The property of this data structure in Python is that each time the smallest heap element is popped(min-heap). Whenever elements are pushed or popped, heap structure is maintained. The heap[0] element also returns the smallest element each time.

import heapq
 
li = [5, 7, 9, 1, 3]

# Convert the list into a heap
heapq.heapify(li)

# The created heap is :  [1, 3, 9, 7, 5]
print ("The created heap is : ",(list(li)))

• heapify(iterable): This function is used to convert the iterable into a heap data structure. i.e. in heap order.

• heappush(heap, ele): This function is used to insert the element mentioned in its arguments into a heap. The order is adjusted, so that heap structure is maintained.

• heappop(heap): This function is used to remove and return the smallest element from the heap. The order is adjusted, so that heap structure is maintained.

• heappushpop(heap, ele):- This function combines the functioning of both push and pop operations in one statement, increasing efficiency. Heap order is maintained after this operation.

• heapreplace(heap, ele):- This function also inserts and pops elements in one statement, but it is different from the above function. In this, the element is first popped, then the element is pushed. i.e, the value larger than the pushed value can be returned. heapreplace() returns the smallest value originally in the heap regardless of the pushed element as opposed to heappushpop().

• nlargest(k, iterable, key = fun): This function is used to return the k largest elements from the iterable specified and satisfy the key if mentioned.
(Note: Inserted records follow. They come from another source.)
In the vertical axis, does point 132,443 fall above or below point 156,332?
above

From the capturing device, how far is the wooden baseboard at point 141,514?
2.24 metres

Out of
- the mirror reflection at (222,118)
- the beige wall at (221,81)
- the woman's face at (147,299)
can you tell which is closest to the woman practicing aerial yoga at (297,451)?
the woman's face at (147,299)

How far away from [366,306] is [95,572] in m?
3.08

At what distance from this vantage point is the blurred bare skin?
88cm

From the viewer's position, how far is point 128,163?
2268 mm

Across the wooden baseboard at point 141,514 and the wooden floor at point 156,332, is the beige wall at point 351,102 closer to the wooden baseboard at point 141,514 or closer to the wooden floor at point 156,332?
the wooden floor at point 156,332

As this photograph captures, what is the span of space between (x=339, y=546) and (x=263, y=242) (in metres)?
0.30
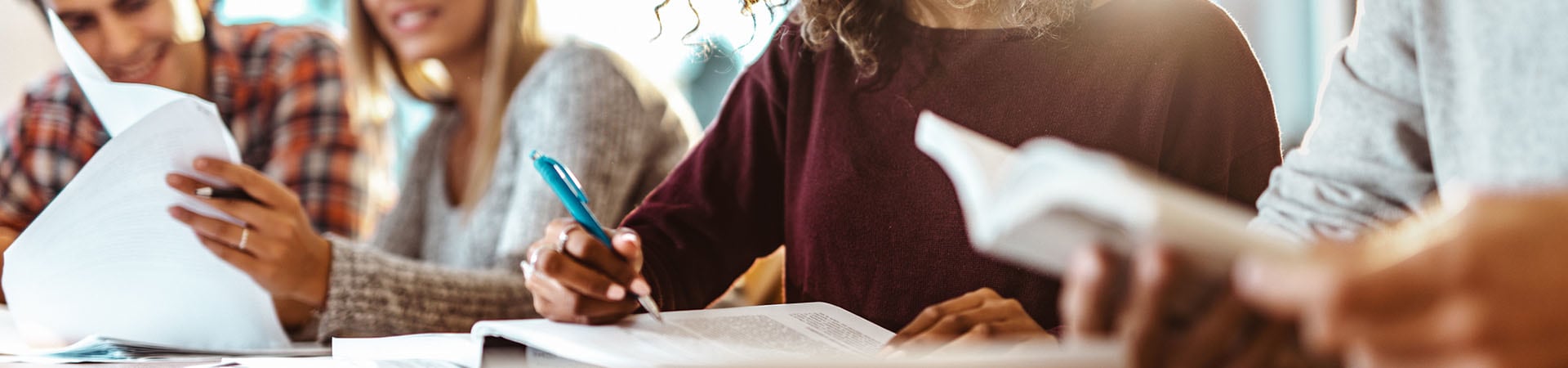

• nsmallest(k, iterable, key = fun): This function is used to return the k smallest elements from the iterable specified and satisfy the key if mentioned.

Solution:

1. Store the root of each linked list in a heap

2. After the heap extraction, the next node is stored again.

import heapq

# Definition for singly-linked list.
# class ListNode:
#     def __init__(self, val=0, next=None):
#         self.val = val
#         self.next = next

class Solution:
    def mergeKLists(self, lists: List[Optional[ListNode]]) -> Optional[ListNode]:
        root = result = ListNode(None)
        heap = []

        for i in range(len(lists)):
            if lists[i]:
                heapq.heappush(heap, (lists[i].val, i, lists[i]))

        while heap:
            node = heapq.heappop(heap)
            idx = node[1]
            result.next = node[2]
            result = result.next

            if result.next:
                heapq.heappush(heap, (result.next.val, idx, result.next))
        return root.next

Time Limit Exceeded

import heapq
import sys

# Definition for singly-linked list.
# class ListNode:
#     def __init__(self, val=0, next=None):
#         self.val = val
#         self.next = next

class Solution:
    def mergeKLists(self, lists: List[Optional[ListNode]]) -> Optional[ListNode]:
        new_lists = []

        for list in lists:
            sub_list = []
            node = list
            while node is not None:
                sub_list.append(node.val)
                node = node.next
            new_lists.append(sub_list)

        heapq.heapify(new_lists)
        result = []
        size = len(new_lists)
        total = 0
        for list in new_lists:
            for _ in list:
                total += 1

        while total > 0:
            total -= 1
            min_val = sys.maxsize
            min_list = []
            for idx, list in enumerate(new_lists):
                if len(list) > 0:
                    if list[0] < min_val:
                        min_val = list[0]
                        min_list = list
                if idx == size - 1:
                    result.append(min_val)
                    heapq.heappop(min_list)
                
        # Convert a List to ListNode
        head = ListNode(-1)
        node = head
        for value in result:
            node.next = ListNode(value)
            node = node.next
        return head.next